> [YOUR GOAL]:
Copy every line of the records below word for word, leaving out the pictures.

> [INFORMATION SUPPLIED]:
'''
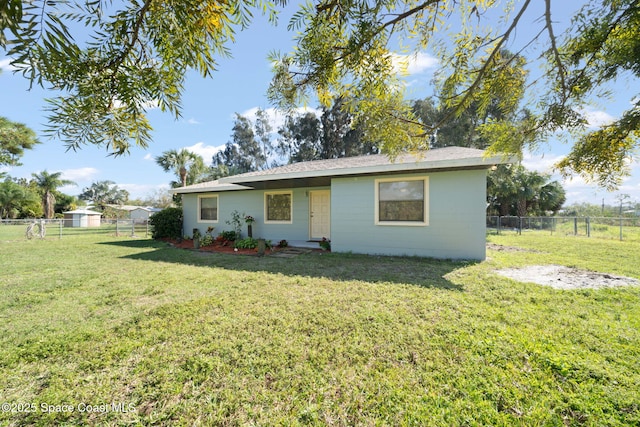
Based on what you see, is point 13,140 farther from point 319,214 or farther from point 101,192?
point 101,192

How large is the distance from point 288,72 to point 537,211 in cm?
2795

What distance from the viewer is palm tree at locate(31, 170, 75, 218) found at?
27312mm

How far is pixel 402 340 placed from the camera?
8.48 ft

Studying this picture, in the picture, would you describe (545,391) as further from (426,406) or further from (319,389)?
(319,389)

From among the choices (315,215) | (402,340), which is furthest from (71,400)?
(315,215)

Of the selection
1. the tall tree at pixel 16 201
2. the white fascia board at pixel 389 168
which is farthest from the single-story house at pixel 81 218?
the white fascia board at pixel 389 168

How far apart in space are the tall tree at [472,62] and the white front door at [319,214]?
270 inches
'''
> [RESULT OF THE EXERCISE]:
Based on what you see, is point 13,140 farther from point 319,214 or farther from point 101,192?
point 101,192

How large is the distance from point 288,72 to point 537,211 in cm?
2795

What distance from the viewer is palm tree at locate(31, 170, 75, 218) found at?
27312mm

How far is pixel 402 340 placed from the camera?
8.48 ft

Studying this picture, in the picture, would you describe (545,391) as further from (426,406) or further from (319,389)?
(319,389)

From among the choices (315,215) | (402,340), which is furthest from (71,400)?
(315,215)

Of the selection
1. the tall tree at pixel 16 201
2. the white fascia board at pixel 389 168
which is farthest from the single-story house at pixel 81 218?
the white fascia board at pixel 389 168

How far apart in space are the tall tree at [472,62] and the white front door at [319,214]?
270 inches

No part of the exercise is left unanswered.